Astrochelys rogerbouri Temporal range: Holocene PreꞒ Ꞓ O S D C P T J K Pg N
- Conservation status: Extinct (before 954 AD)

Scientific classification
- Kingdom: Animalia
- Phylum: Chordata
- Class: Reptilia
- Order: Testudines
- Suborder: Cryptodira
- Family: Testudinidae
- Genus: Astrochelys
- Species: †A. rogerbouri
- Binomial name: †Astrochelys rogerbouri Kehlmaier et al., 2023

= Astrochelys rogerbouri =

- Genus: Astrochelys
- Species: rogerbouri
- Authority: Kehlmaier et al., 2023
- Conservation status: EX

Extinct species of tortoise

Astrochelys rogerbouri is an extinct tortoise species in the family Testudinidae which formerly lived in Madagascar.

== Discovery and naming ==
The type specimen, MNHN.F.MAD480, is a nearly complete tibia and was collected in June 1900 in Ambolisatra, Madagascar by Guillaume Grandidier. It is kept at the Muséum national d'histoire naturelle. This material was originally assigned as a juvenile specimen of Aldabrachelys abrupta, likely as the two share a type locality, and it was only found to represent a new species after DNA analysis.

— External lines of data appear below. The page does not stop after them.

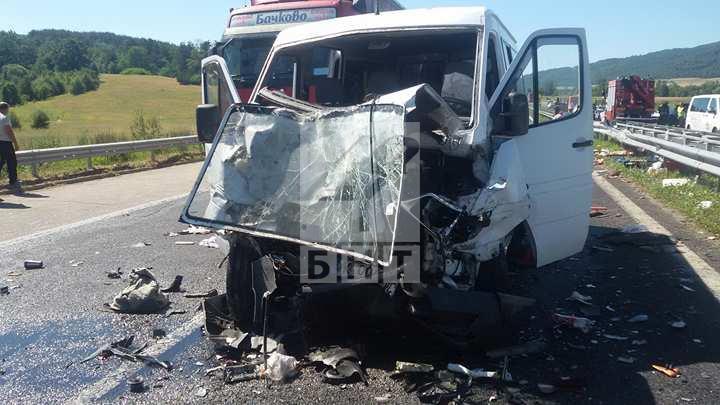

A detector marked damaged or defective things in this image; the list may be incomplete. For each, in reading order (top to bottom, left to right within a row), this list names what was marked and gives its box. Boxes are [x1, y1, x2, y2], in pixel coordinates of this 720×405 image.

shattered windshield [256, 29, 480, 119]
shattered windshield [184, 103, 404, 266]
broken glass [184, 103, 404, 266]
severely damaged minivan [183, 7, 592, 348]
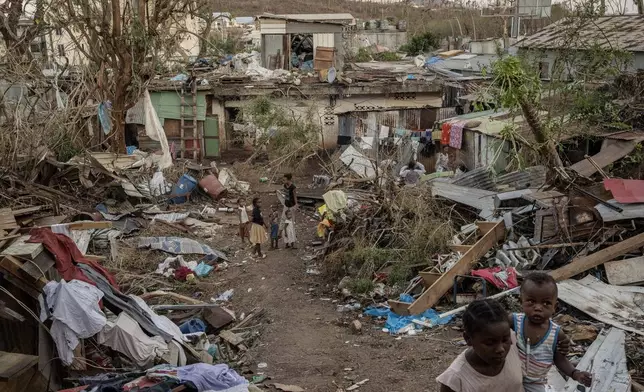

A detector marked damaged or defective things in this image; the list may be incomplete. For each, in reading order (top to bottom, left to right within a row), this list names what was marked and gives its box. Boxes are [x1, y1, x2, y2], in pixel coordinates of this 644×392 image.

damaged roof [516, 14, 644, 52]
broken wood plank [394, 220, 506, 316]
broken wood plank [552, 231, 644, 280]
broken wood plank [604, 258, 644, 284]
broken wood plank [219, 330, 244, 346]
broken wood plank [0, 352, 38, 380]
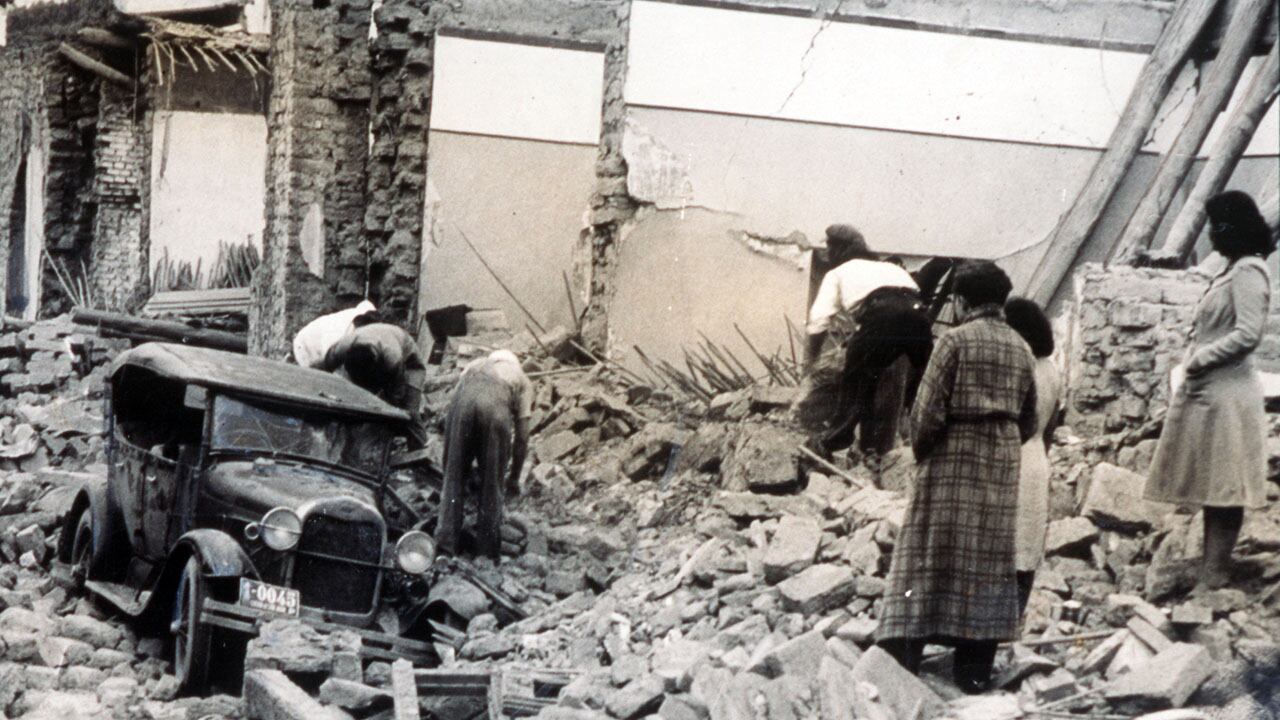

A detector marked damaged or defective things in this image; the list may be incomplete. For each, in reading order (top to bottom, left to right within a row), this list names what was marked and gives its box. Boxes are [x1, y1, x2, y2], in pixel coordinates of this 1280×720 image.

damaged vehicle [55, 346, 516, 696]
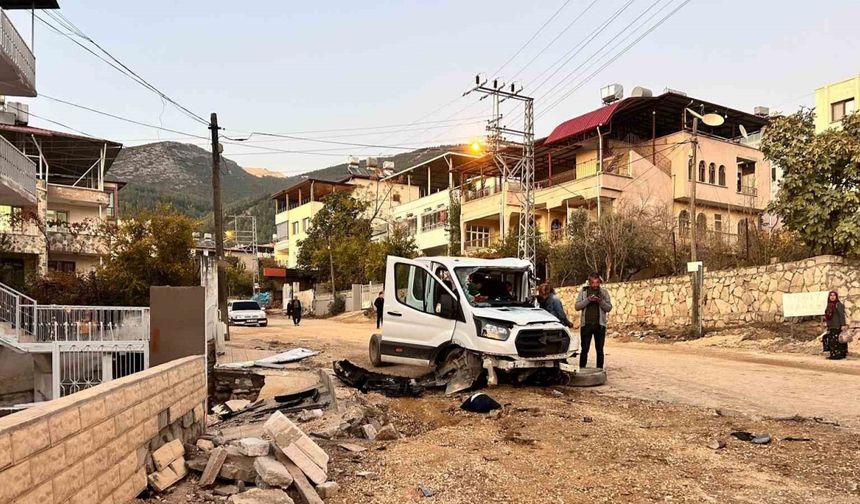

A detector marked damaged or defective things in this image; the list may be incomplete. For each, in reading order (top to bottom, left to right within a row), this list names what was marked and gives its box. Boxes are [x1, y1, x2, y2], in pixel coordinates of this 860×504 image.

broken windshield [454, 268, 528, 308]
damaged white van [368, 256, 584, 394]
broken concrete block [378, 424, 402, 440]
broken concrete block [151, 440, 185, 470]
broken concrete block [148, 456, 188, 492]
broken concrete block [199, 446, 228, 486]
broken concrete block [235, 440, 268, 458]
broken concrete block [227, 488, 294, 504]
broken concrete block [254, 456, 294, 488]
broken concrete block [318, 480, 340, 500]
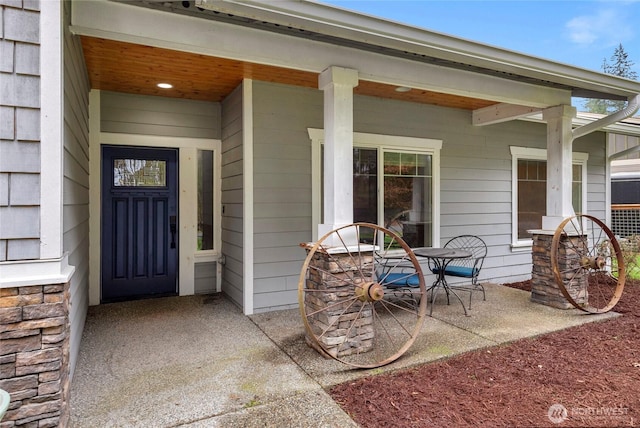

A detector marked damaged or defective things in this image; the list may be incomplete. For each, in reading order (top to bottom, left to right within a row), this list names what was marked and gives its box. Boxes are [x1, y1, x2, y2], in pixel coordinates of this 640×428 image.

rusty metal wagon wheel [298, 224, 428, 368]
rusty metal wagon wheel [552, 216, 624, 312]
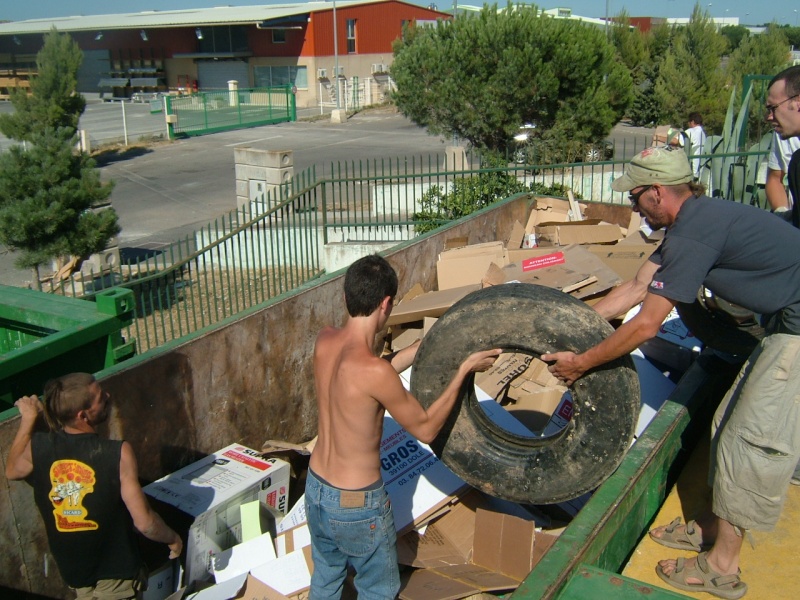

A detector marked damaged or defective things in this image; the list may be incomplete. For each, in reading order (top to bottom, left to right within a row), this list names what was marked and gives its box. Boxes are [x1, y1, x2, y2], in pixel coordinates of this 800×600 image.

rusty metal surface [0, 193, 536, 596]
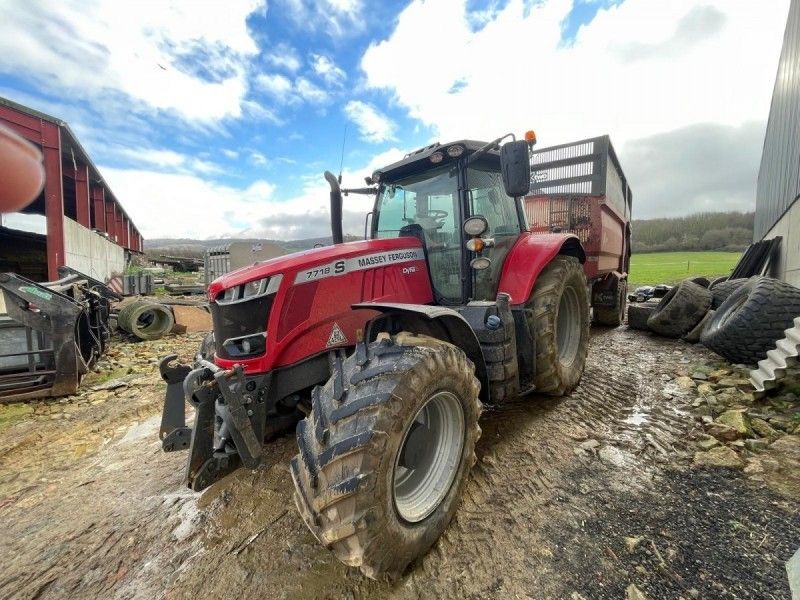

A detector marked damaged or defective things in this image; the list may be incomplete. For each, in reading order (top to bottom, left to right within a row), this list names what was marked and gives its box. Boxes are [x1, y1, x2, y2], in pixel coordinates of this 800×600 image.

rusty red panel [42, 122, 64, 282]
rusty red panel [73, 163, 90, 226]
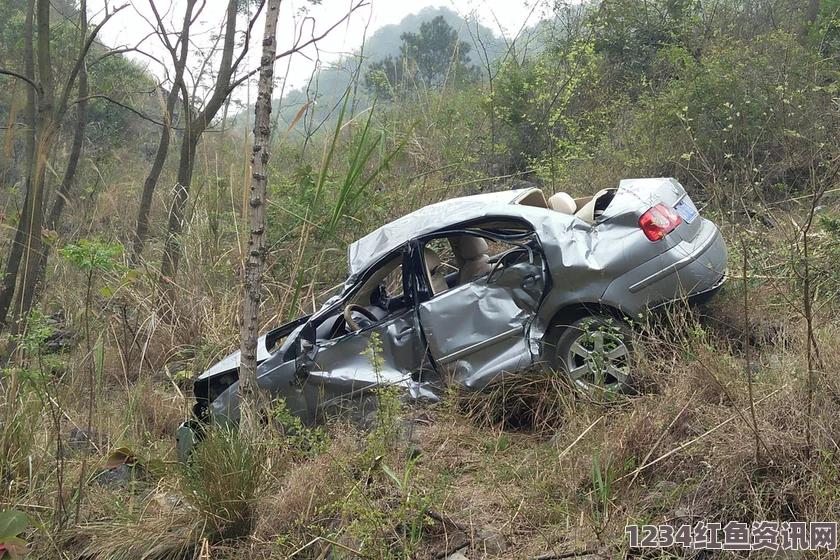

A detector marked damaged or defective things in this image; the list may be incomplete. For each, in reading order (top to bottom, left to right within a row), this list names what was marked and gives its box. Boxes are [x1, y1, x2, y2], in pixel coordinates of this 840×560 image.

wrecked silver car [177, 177, 728, 458]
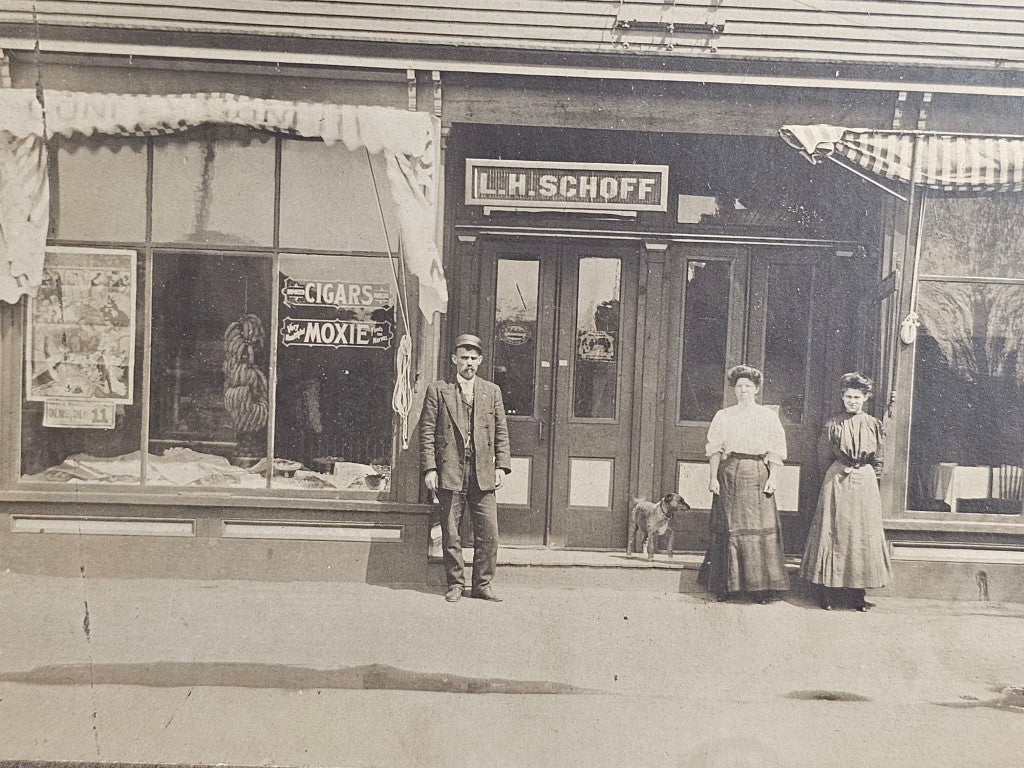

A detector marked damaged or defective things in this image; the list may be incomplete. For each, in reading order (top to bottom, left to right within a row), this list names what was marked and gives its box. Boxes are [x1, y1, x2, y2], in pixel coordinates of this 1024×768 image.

torn awning fabric [0, 90, 448, 319]
torn awning fabric [778, 123, 1024, 193]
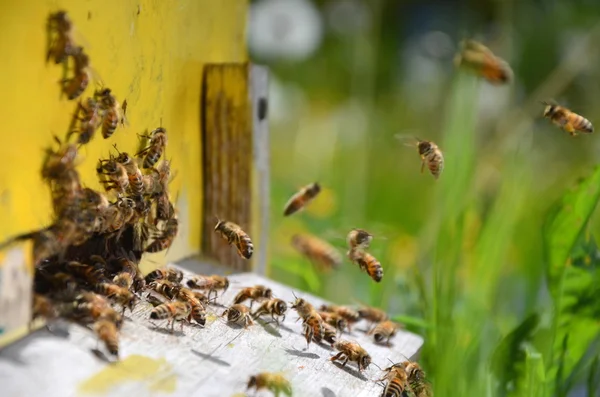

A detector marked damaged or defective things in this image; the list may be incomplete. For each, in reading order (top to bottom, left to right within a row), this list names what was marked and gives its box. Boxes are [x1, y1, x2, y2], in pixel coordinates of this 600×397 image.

peeling yellow paint [0, 0, 248, 262]
peeling yellow paint [77, 354, 176, 394]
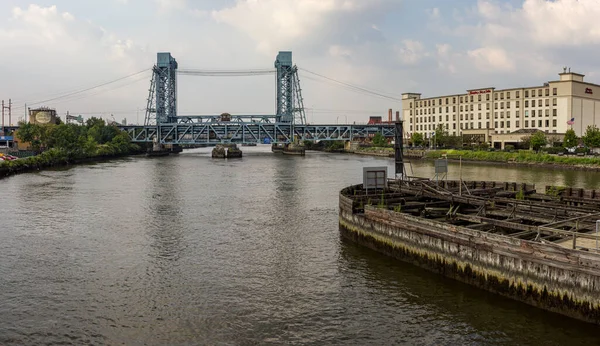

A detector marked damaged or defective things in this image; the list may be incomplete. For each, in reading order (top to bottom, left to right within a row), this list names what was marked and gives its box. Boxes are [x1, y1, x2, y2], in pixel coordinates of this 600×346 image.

rusted metal structure [340, 180, 600, 326]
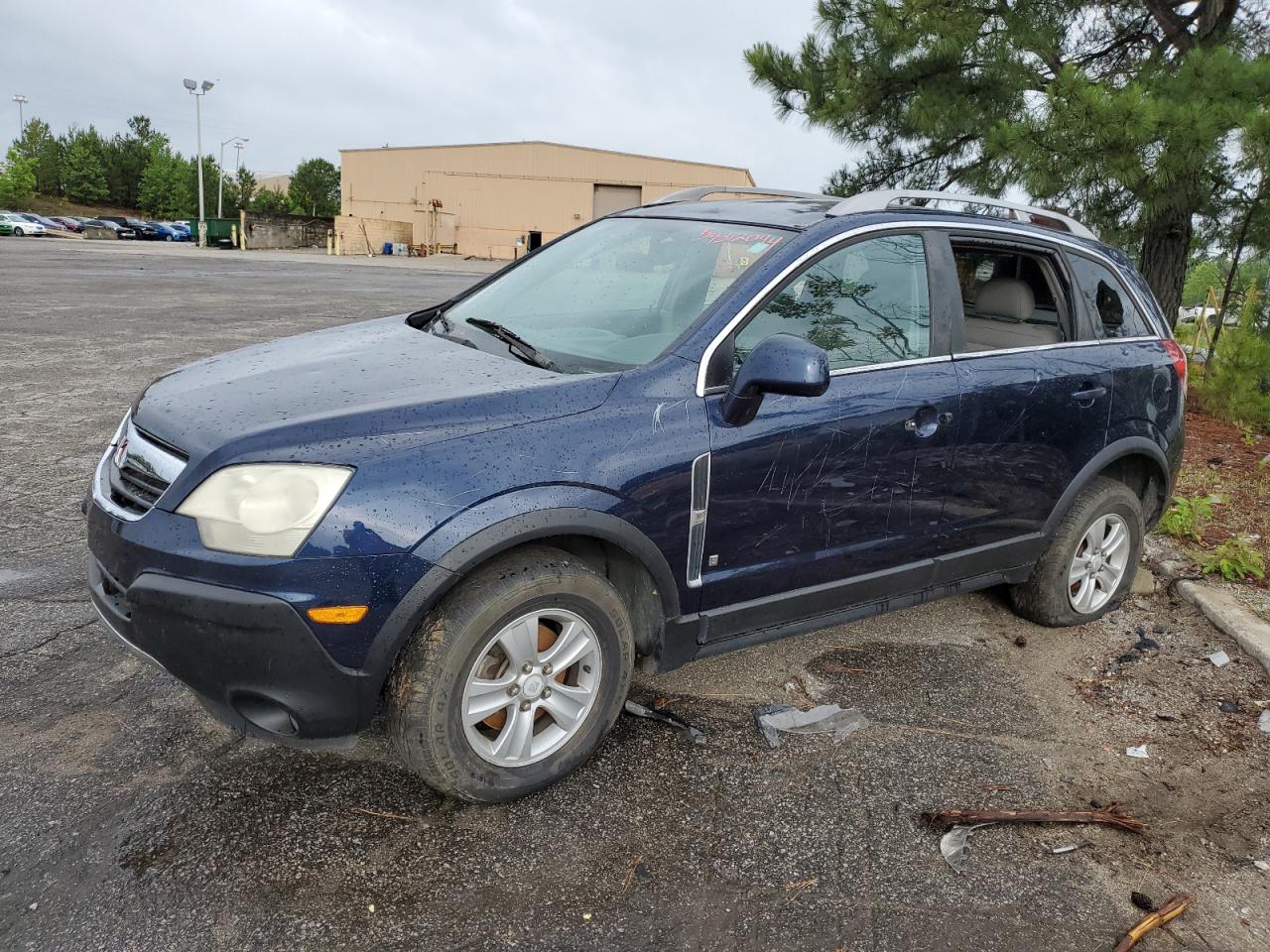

The specific name honors Roger Bour, a herpetologist and expert on western Indian Ocean giant tortoises who helped in the investigation describing this species.

== Description ==
Astrochelys rogerbouri was a large tortoise species, with an estimated straight carapace length of 50 cm. This matches the size of its congeneric relative, the angonoka tortoise, which has a maximum straight carapace length of 51.9 cm. Though it is only known from a tibia, its mitochondrial genome shows deep genetic divergence, supporting its status as a distinct species.

==Ecology==
In Ambolisatra, the presence of both A. rogerbouri and Aldabrachelys abrupta have been confirmed through genomic analysis of remains found at the site, confirming that the two species occurred in microsympatry. Additional remains from Ambolisatra have been morphologically referred to Aldabrachelys grandidieri and the extant radiated tortoise (Astrochelys radiata), but these records have not been genetically verified. The subfossil bones found in Ambolisatra assigned to Astrochelys radiata (as well as 3 other subfossil records of A. radiata and Astrochelys sp. outside the current range of the species) may represent Astrochelys rogerbouri. Though the remains identified as Aldabrachelys grandidieri from Ambolisatra are fragmentary and their assignment is questionable, Ambolisatra is geographically within the range of genetically confirmed Aldabrachelys grandidieri records, and the species may indeed have coexisted with Astrochelys rogerbouri there. Ambolisatra is also near the northwestern limit of the radiated tortoise's current range, and within the range of the extant spider tortoise (Pyxis arachnoides). In total, five tortoise species undoubtedly formerly lived in southwestern Madagascar (the spider tortoise, the two extinct Aldabrachelys species, the radiated tortoise and Astrochelys rogerbouri), an exceptional level of sympatric tortoise diversity.

Judging from the former sympatry of A. rogerbouri and the radiated tortoise, the two may have had different preferences in diet or habitat, and the angonoka tortoise may be hypothesized to have shared such preferences with A. rogerbouri.

==Extinction==
It is unknown when A. rogerbouri became extinct, though it is believed to have survived until 1262 to 1069 years B.P. (between 761 and 954 AD) at least.